* WHAT IS REQUIRED: Where does the string "pixels" occur in the entries below? Copy every line where it does.

* Saved data entries:
——————

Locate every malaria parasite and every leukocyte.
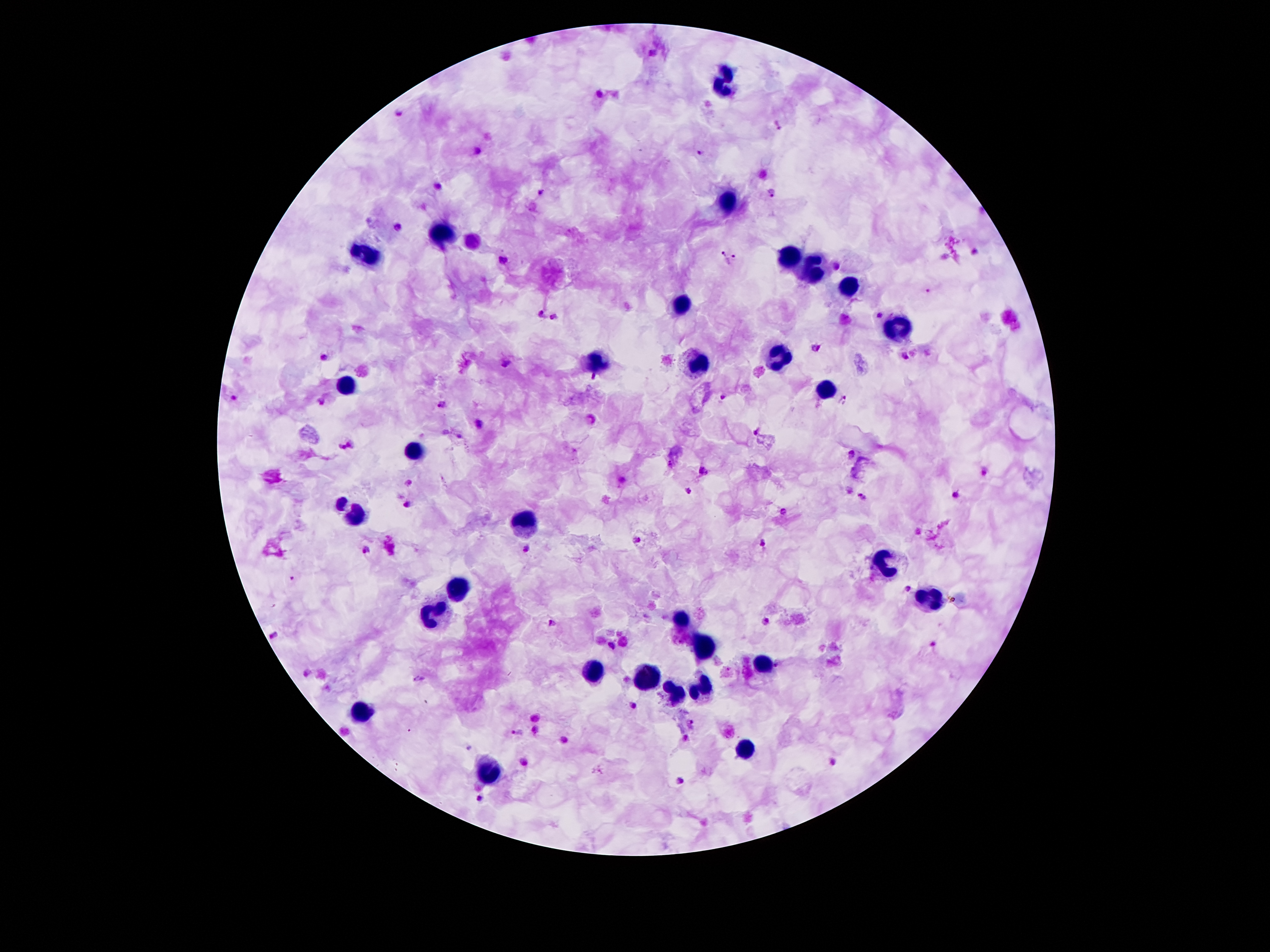
Approximate centers as [x, y] in pixels.
Malaria parasites: [652, 53], [597, 93], [401, 113], [777, 126], [478, 151], [701, 153], [439, 185], [541, 191], [770, 194], [398, 228], [972, 253], [722, 254], [731, 259], [503, 260], [837, 264], [927, 289], [542, 314], [554, 315], [880, 315], [816, 349], [323, 357], [904, 357], [506, 365], [594, 377], [235, 396], [723, 397], [842, 399], [322, 401], [441, 404], [480, 424], [756, 432], [459, 435], [352, 443], [340, 447], [852, 453], [703, 472], [984, 472], [623, 481], [409, 483], [688, 490], [957, 494], [861, 496], [408, 504], [783, 513], [638, 540], [761, 543], [526, 548], [365, 551], [292, 578], [908, 589], [765, 622], [553, 624], [276, 635], [933, 643], [612, 646], [777, 662], [307, 673], [419, 678], [633, 706], [691, 722], [519, 732], [686, 738], [469, 746], [833, 762], [681, 780], [480, 798].
Leukocytes: [720, 80], [724, 202], [441, 237], [364, 255], [788, 257], [810, 268], [846, 288], [682, 306], [894, 328], [777, 352], [596, 361], [695, 365], [346, 381], [824, 387], [413, 454], [342, 502], [360, 518], [525, 524], [881, 560], [456, 589], [931, 600], [431, 617], [681, 622], [704, 648], [768, 668], [594, 671], [646, 676], [705, 688], [679, 692], [363, 714], [746, 750], [490, 770].

Summary:
  - Magnification: 100x
  - Image size: 1270×952 pixels
  - Field of view: one from this slide
  - Capture: smartphone through the microscope eyepiece
  - Preparation: thick peripheral-blood smear
  - Patient malaria status: positive for Plasmodium falciparum
  - Stain: Giemsa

——————

* EXERCISE SOLUTION:
Approximate centers as [x, y] in pixels.
  - Image size: 1270×952 pixels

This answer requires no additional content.